» **Aufgabe**
Drucke aus dem Textauszug über Sarah Kirsch den Abschnitt zwischen „Ja, Sarah Kirschs“ und „da bereits vorgearbeitet.“ wortgetreu ab, beide Stellen eingeschlossen.

» **Textauszug**
Ja, Sarah Kirschs Gedichte sind enger als mitunter vermutet mit der DDR verwoben – auch und gerade in dem Willen, sich aus ideologischer Instrumentalisierung zu befreien. Mit dem November 1976 erledigte sich das Projekt einer eigenständigen, also auch unabhängigen DDR-Kunst endgültig. Das 11. ZK-Plenum 1965 mit seiner Verbotspolitik und das Ende des Prager Frühlings 1968 hatten da bereits vorgearbeitet.

Fühmann, Sarah Kirschs scheuer Freund, ist schockiert, er will das nicht hinnehmen, schreibt wütend-beschwörende Briefe, geht zu Funktionären – alles umsonst. Sigrid Damm bekommt zu lesen: »Wie ich es sehe, glaube ich, daß es zu spät sein wird; wie ich sie kenne, wird sie nicht mehr zurück wollen, und sicher wird sie Ihnen auch die Frage gestellt haben, die nicht an Sie persönlich geht: Wo ist denn die Kälte? Ich weiß, daß es dort eisig kalt ist, aber wie soll man den Zustand bei uns bezeichnen? Vielleicht als den schönen Mief voll Sauerstoffmangel, in dem es sich oft schwerer atmen läßt als in der Eisluft, und dann ist es eine müßige Frage, welcher Tod vorzuziehen ist: Ersticken oder Erfrieren.«

Für Sarah Kirsch die Entscheidung, sich aus der Geschichte tief in die Natur zurückzuziehen. In diesem Exil lebt sie heute noch, im intimen Gespräch mit Pfanzen und Tieren. Eine Idylle? Ich glaube, dass auch für sie Heiner Müller Wort über Heine zutrifft: Die Wunde ist vernarbt, aber schief.

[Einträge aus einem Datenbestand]
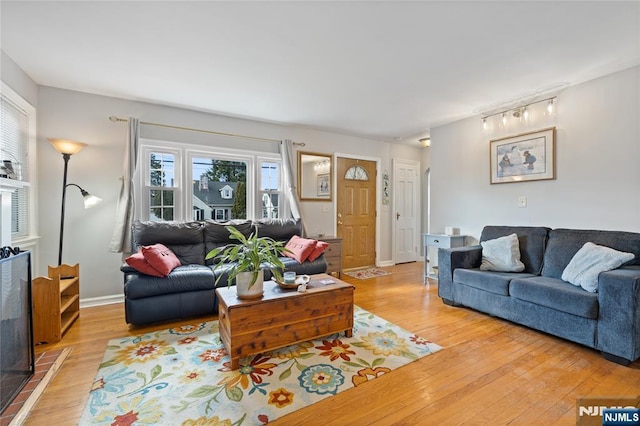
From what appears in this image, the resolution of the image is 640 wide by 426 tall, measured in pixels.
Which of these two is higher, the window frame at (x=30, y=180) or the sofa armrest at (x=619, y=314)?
the window frame at (x=30, y=180)

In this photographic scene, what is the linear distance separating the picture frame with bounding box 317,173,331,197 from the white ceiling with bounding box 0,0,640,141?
153 centimetres

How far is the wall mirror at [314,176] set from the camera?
15.6 feet

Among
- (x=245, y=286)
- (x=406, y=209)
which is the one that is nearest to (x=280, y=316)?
(x=245, y=286)

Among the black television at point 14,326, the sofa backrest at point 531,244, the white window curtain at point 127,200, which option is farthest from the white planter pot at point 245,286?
the sofa backrest at point 531,244

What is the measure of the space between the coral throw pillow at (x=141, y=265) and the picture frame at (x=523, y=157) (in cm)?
417

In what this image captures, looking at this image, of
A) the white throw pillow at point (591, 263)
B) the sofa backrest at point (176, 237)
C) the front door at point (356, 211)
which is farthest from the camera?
the front door at point (356, 211)

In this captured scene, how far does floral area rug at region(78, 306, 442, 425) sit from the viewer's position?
1.59m

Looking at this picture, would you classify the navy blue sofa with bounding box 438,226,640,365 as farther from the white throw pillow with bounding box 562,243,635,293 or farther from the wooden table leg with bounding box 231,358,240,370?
the wooden table leg with bounding box 231,358,240,370

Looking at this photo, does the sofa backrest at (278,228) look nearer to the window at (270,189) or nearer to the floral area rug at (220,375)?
the window at (270,189)

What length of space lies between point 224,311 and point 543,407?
2100 millimetres

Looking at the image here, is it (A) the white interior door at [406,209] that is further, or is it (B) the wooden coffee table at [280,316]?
(A) the white interior door at [406,209]

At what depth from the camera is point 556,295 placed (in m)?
2.37

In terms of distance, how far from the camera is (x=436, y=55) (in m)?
2.49

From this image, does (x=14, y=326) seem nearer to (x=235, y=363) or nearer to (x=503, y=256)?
(x=235, y=363)
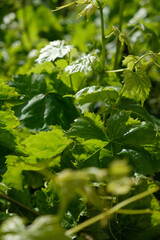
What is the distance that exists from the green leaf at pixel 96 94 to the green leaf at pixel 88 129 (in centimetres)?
7

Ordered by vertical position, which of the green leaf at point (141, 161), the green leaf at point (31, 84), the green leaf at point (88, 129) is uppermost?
the green leaf at point (31, 84)

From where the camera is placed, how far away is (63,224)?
2.92ft

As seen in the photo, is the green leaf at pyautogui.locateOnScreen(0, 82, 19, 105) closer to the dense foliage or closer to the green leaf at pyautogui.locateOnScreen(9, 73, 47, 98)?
the dense foliage

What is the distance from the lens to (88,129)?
36.6 inches

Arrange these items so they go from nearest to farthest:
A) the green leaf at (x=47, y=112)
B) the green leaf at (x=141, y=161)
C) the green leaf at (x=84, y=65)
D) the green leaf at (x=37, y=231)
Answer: the green leaf at (x=37, y=231) < the green leaf at (x=141, y=161) < the green leaf at (x=84, y=65) < the green leaf at (x=47, y=112)

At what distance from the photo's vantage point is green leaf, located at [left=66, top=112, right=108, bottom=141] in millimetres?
917

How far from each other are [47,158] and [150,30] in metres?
0.93

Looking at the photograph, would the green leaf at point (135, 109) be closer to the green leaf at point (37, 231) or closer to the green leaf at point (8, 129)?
the green leaf at point (8, 129)

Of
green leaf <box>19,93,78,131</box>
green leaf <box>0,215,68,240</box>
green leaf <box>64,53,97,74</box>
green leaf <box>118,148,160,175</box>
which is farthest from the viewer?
green leaf <box>19,93,78,131</box>

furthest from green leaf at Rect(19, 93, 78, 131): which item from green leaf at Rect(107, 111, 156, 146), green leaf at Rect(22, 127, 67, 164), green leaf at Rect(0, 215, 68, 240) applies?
green leaf at Rect(0, 215, 68, 240)

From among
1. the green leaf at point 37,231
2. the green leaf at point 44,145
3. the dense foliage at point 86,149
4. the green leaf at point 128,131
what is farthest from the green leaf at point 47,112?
the green leaf at point 37,231

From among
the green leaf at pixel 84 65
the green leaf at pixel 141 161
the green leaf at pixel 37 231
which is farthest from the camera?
the green leaf at pixel 84 65

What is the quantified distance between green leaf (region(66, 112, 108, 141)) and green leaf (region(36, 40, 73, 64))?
1.06 feet

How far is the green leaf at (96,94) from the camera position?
100 cm
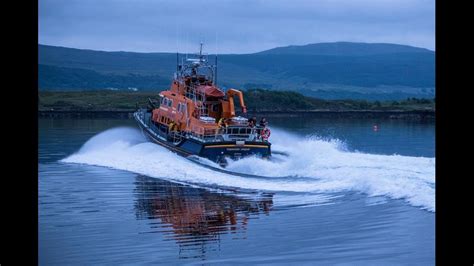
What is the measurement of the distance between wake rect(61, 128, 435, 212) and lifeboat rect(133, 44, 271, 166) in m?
0.42

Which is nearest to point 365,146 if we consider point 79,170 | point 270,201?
point 79,170

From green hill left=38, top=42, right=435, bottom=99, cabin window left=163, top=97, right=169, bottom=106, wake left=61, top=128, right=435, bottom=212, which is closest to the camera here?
wake left=61, top=128, right=435, bottom=212

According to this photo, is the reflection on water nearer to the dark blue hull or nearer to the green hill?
the dark blue hull

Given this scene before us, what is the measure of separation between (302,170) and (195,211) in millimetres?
8286

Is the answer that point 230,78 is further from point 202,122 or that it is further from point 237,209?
point 237,209

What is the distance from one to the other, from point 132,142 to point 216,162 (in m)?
9.95

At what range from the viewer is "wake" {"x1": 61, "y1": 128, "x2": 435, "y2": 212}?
65.6 ft

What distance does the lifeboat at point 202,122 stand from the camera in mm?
26016

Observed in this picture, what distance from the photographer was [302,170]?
24.9 metres

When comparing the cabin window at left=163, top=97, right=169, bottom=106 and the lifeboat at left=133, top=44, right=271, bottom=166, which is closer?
the lifeboat at left=133, top=44, right=271, bottom=166

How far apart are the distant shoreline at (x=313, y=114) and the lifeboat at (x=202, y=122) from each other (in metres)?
31.8

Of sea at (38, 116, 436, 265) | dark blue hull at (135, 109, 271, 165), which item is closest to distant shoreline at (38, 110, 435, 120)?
sea at (38, 116, 436, 265)
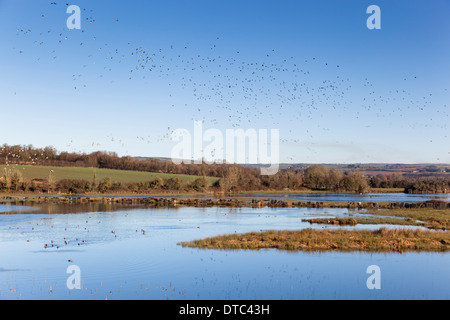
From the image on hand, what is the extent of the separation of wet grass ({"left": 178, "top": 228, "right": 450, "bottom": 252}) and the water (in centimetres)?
177

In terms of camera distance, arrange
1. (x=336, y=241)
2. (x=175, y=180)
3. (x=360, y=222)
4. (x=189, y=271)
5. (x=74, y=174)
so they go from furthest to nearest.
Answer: (x=175, y=180) < (x=74, y=174) < (x=360, y=222) < (x=336, y=241) < (x=189, y=271)

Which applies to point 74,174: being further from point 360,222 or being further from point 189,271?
point 189,271

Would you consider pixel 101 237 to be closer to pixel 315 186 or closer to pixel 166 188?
pixel 166 188

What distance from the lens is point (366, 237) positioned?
120ft

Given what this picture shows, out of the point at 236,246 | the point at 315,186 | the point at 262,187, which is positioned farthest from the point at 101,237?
the point at 315,186

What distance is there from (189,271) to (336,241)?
45.7ft

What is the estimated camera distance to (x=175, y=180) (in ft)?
427

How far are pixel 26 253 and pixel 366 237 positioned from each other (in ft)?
83.7

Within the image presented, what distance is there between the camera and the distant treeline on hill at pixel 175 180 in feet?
364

» **Richtige Antwort**
Ja, Sarah Kirschs Gedichte sind enger als mitunter vermutet mit der DDR verwoben – auch und gerade in dem Willen, sich aus ideologischer Instrumentalisierung zu befreien. Mit dem November 1976 erledigte sich das Projekt einer eigenständigen, also auch unabhängigen DDR-Kunst endgültig. Das 11. ZK-Plenum 1965 mit seiner Verbotspolitik und das Ende des Prager Frühlings 1968 hatten da bereits vorgearbeitet.